Son grand-père, Walter Kephart, était un homme aux cheveux blancs de soixante-quinze ans. Chaque mois, quand son chèque de retraite arrivait il l'encaissait et passait une soirée à picoler à la Holt Tavern, au coin de la Troisième et de Main, où il retrouvait d'autres vieux de la ville et racontait des histoires qui n'étaient pas tant exagérées que légèrement enjolivées.

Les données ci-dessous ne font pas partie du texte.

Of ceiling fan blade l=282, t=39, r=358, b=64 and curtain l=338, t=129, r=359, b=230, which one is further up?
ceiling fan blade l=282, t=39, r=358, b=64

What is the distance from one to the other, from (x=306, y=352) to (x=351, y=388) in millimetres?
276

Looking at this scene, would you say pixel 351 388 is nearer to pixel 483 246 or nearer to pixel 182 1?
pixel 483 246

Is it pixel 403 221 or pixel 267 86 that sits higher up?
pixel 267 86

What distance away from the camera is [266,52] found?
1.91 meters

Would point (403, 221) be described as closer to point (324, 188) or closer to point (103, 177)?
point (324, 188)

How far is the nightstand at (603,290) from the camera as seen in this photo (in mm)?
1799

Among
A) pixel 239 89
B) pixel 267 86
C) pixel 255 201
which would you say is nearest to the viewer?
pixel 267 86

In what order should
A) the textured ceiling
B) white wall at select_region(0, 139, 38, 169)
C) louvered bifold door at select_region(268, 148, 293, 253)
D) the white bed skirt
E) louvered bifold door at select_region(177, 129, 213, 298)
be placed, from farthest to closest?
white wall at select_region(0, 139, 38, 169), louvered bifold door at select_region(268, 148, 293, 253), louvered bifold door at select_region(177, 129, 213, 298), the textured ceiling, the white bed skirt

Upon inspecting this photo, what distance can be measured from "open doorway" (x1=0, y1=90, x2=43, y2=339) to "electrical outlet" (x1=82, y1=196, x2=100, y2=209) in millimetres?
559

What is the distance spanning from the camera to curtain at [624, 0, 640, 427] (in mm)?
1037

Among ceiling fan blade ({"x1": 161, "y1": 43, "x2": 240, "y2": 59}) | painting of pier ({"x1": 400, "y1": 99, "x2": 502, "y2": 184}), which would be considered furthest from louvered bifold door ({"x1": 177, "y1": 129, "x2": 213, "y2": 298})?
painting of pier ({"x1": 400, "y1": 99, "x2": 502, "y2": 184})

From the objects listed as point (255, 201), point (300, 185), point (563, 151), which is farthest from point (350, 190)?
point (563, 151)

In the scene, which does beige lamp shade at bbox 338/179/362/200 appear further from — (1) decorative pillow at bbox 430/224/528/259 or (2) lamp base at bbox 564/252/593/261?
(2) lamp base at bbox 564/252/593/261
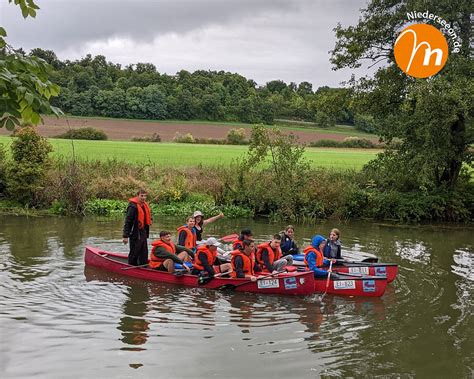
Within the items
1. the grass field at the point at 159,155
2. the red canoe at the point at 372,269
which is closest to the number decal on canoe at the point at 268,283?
the red canoe at the point at 372,269

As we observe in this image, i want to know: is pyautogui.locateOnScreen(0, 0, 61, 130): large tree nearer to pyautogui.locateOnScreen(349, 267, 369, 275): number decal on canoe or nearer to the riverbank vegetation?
pyautogui.locateOnScreen(349, 267, 369, 275): number decal on canoe

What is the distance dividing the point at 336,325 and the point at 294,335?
1.00m

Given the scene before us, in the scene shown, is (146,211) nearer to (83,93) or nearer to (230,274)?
(230,274)

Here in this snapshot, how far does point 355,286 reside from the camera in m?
11.2

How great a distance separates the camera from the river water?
24.4 feet

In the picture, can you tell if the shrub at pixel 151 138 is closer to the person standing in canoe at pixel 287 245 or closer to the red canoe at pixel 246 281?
the person standing in canoe at pixel 287 245

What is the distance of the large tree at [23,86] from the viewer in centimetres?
340

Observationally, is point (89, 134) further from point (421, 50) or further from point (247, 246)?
point (247, 246)

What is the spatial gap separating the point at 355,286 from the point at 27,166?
49.8 ft

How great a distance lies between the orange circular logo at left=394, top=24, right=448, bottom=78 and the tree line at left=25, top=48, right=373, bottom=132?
3260cm

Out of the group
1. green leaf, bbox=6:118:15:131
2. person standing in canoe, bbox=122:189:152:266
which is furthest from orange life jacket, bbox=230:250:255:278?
green leaf, bbox=6:118:15:131

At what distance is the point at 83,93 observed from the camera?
57.1 metres

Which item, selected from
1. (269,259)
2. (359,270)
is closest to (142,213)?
(269,259)

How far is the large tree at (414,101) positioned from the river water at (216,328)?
7.33 meters
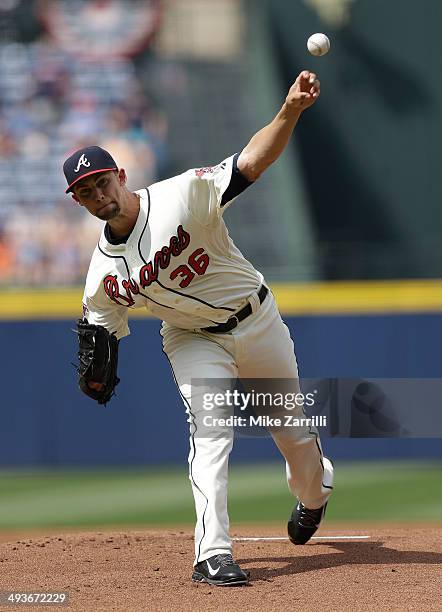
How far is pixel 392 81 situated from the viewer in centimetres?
1375

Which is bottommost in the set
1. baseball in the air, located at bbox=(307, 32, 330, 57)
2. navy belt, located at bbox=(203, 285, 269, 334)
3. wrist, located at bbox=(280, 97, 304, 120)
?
navy belt, located at bbox=(203, 285, 269, 334)

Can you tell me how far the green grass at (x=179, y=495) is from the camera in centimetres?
637

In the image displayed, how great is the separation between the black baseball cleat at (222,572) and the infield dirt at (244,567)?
0.04 metres

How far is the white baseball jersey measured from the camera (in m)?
3.89

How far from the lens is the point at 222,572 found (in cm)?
376

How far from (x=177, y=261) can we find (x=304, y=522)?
1.42 meters

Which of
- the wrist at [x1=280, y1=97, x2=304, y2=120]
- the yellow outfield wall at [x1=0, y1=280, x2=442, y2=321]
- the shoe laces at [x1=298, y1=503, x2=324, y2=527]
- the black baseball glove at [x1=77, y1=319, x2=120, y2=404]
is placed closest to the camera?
the wrist at [x1=280, y1=97, x2=304, y2=120]

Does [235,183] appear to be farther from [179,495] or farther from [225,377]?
[179,495]

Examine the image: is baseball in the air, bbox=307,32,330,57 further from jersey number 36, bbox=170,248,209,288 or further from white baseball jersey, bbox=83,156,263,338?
jersey number 36, bbox=170,248,209,288

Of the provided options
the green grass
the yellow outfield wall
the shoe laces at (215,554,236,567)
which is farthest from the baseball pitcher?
the yellow outfield wall

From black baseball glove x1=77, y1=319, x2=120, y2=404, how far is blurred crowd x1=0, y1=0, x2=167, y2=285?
20.2ft

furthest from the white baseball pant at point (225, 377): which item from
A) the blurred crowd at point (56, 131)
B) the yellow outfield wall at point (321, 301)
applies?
the blurred crowd at point (56, 131)

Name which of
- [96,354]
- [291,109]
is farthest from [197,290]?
[291,109]

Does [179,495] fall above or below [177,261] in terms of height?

Le garçon s'appelait DJ Kephart. Il prenait soin du vieil homme, le raccompagnant dans la nuit par les rues sombres quand il avait fini de discuter à la taverne. À la maison, il faisait la plus grande partie de la cuisine et du ménage, et une fois par semaine il s'occupait de leur lessive à la laverie automatique d'Ash Street.
Un jour de septembre il était rentré de l'école l'après-midi et le vieil homme lui avait dit que la voisine était passée, demandant après lui.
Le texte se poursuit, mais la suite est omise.